Otto tracce che ci portano in un dolce inferno di droghe e spaccio, carcere e violenza. Stiamo parlando di Scialla semper, l’album di esordio di Massimo Pericolo, album con cui il rapper, una tra le migliori (e più acclamate) sorprese del panorama italiano, si prende tutto.

La complessità della vita quotidiana e la disillusione nei confronti del futuro, del governo e della giustizia non sono di certo tematiche inedite e inesplorate dal rap e Massimo Pericolo non è di certo il primo a portarci davanti al disagio e alla violenza delle strade italiane, eppure riesce a risultare senza ombra di dubbio meno edulcorato e più credibile rispetto ai suoi compagni della scena attuale.

Con Scialla semper, Massimo Pericolo ci urla delle sue periferie e del vuoto degli spazi fuori dalle metropoli.
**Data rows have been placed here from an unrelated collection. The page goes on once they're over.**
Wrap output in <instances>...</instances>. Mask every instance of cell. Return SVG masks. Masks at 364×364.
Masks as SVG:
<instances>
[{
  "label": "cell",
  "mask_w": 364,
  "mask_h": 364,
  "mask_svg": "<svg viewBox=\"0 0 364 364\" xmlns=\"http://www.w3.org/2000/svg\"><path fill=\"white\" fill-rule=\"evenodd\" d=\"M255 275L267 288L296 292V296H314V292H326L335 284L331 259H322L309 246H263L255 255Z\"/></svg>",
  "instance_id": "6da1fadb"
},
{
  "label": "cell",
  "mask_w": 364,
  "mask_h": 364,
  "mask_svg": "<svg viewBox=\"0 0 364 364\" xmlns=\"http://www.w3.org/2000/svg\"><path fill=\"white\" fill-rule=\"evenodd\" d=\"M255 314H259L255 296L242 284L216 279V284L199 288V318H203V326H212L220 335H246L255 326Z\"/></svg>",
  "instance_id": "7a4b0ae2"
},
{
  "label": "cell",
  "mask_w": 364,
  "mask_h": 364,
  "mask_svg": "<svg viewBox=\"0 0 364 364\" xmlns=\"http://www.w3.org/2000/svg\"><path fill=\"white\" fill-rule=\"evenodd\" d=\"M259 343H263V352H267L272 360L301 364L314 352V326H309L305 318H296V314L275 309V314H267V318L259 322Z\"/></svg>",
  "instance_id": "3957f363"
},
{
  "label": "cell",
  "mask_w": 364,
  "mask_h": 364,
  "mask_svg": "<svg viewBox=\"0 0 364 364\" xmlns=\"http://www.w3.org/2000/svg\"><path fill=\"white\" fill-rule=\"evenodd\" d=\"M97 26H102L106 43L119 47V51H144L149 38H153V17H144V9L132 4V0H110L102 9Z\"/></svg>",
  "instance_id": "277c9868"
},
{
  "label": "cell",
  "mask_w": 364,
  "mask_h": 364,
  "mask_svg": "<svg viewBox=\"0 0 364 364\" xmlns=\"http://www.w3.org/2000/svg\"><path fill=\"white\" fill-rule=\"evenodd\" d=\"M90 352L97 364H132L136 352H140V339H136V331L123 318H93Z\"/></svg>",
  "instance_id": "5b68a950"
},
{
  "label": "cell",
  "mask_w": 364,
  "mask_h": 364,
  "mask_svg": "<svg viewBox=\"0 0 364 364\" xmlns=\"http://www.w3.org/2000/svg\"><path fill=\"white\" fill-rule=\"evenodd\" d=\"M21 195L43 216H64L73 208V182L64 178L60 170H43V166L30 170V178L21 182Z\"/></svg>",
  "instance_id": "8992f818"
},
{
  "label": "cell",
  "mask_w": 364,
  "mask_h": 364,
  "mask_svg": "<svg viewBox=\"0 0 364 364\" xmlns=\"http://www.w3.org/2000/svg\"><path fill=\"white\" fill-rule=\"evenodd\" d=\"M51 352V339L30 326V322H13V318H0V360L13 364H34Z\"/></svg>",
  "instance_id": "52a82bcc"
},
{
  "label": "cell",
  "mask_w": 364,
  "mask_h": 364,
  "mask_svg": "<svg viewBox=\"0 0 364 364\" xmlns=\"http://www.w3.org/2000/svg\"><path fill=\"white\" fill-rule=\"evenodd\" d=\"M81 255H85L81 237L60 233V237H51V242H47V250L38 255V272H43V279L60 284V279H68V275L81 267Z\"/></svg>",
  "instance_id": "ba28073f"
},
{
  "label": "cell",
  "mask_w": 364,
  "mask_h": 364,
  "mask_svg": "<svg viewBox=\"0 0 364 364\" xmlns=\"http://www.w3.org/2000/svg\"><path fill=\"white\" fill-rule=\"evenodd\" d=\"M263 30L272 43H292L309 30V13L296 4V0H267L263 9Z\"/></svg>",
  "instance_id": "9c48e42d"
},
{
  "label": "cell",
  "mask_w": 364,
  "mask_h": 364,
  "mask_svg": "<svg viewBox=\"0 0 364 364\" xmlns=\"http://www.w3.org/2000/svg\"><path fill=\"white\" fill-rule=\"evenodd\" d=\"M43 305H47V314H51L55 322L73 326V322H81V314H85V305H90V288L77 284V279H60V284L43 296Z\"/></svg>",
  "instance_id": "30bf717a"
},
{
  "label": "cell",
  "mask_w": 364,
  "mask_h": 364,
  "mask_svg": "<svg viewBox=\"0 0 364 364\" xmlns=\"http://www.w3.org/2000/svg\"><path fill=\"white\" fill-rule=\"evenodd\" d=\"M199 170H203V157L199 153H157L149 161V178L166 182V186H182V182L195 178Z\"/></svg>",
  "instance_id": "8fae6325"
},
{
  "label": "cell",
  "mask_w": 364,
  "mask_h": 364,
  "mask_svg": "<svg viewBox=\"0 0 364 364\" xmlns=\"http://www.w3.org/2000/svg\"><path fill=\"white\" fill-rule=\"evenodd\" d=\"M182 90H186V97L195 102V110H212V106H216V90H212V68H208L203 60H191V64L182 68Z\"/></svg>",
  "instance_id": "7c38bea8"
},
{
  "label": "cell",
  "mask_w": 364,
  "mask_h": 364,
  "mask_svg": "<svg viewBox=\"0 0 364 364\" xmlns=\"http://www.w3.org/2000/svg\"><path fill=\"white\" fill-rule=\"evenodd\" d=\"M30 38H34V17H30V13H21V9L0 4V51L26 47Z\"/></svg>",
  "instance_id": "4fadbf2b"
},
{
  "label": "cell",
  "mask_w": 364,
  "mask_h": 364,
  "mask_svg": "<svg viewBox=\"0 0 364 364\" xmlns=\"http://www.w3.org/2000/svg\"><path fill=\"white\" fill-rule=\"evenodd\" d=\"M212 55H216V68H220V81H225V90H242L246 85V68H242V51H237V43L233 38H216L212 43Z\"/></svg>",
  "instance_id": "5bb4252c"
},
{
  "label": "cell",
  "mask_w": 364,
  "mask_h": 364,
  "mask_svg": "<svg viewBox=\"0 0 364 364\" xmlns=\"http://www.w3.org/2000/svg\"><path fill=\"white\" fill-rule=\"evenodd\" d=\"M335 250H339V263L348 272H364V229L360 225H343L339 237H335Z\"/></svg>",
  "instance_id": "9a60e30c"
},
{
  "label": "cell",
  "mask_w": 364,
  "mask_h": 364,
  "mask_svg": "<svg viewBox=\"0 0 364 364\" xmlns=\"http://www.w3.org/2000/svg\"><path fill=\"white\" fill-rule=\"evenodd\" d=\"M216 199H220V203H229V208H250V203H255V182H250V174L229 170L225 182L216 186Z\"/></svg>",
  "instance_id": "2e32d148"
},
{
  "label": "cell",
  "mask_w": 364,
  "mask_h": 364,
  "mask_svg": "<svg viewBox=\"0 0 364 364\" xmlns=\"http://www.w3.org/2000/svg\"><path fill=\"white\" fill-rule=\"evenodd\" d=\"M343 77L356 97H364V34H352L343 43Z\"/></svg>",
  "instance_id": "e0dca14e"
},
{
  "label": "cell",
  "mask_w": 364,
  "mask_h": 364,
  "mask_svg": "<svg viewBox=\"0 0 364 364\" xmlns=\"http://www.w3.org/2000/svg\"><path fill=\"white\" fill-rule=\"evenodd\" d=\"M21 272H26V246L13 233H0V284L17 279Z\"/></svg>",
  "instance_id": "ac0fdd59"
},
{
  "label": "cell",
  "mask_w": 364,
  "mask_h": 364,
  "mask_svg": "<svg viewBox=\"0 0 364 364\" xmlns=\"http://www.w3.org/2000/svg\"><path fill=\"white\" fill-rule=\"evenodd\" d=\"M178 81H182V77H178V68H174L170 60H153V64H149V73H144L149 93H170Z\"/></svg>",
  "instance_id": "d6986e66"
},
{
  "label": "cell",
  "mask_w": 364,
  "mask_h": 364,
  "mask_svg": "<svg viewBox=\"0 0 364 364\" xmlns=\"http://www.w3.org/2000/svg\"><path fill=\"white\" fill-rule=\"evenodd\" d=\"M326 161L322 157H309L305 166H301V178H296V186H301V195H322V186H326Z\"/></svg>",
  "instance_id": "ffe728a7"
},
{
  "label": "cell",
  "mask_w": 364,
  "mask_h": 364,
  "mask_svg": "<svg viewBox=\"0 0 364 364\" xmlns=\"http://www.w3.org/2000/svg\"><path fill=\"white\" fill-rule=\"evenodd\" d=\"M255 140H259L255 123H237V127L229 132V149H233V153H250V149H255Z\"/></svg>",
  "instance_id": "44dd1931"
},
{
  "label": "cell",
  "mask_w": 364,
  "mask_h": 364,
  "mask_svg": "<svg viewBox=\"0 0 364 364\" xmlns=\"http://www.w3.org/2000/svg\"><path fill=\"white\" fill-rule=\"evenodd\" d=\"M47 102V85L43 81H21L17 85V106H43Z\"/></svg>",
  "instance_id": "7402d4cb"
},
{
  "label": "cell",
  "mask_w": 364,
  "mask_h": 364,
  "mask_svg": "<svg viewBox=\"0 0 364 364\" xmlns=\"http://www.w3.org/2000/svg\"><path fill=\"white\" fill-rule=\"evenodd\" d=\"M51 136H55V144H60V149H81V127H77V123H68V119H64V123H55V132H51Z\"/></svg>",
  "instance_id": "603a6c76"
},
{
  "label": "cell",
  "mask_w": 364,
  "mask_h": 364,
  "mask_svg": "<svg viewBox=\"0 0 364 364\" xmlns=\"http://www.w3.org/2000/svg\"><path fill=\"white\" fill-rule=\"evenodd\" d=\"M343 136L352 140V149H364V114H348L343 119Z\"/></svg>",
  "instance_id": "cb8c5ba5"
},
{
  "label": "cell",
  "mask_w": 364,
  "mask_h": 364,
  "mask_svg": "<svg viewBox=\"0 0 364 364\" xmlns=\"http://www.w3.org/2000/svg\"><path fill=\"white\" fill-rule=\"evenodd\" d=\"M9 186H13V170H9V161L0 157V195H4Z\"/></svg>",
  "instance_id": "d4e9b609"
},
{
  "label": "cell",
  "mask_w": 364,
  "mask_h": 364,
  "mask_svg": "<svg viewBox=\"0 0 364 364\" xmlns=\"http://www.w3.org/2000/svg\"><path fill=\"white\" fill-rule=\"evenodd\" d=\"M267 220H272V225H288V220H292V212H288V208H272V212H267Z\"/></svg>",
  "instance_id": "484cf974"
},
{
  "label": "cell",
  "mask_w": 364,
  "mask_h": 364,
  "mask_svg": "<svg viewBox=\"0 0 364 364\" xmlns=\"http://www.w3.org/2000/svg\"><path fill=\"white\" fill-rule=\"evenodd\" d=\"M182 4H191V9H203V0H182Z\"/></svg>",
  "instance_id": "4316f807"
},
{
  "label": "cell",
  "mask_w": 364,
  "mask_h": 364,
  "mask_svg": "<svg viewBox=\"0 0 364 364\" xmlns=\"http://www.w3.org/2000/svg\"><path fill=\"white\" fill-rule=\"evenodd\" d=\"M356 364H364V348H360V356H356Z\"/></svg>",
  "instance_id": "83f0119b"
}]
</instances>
Le sue parole sono crude e cattive, dettate da una violenza che non è nient’altro che voglia di vivere, piene di una profonda consapevolezza, di una sincerità mai presuntuosa. Che il suo desiderio fosse quello di trascinarci e buttarci nel bel mezzo del suo inferno è lampante fin dal titolo, che riprende il nome dell’inchiesta della Procura di Varese. Inchiesta che, nel 2014, portò in carcere anche il rapper, all’epoca poco più che ventenne.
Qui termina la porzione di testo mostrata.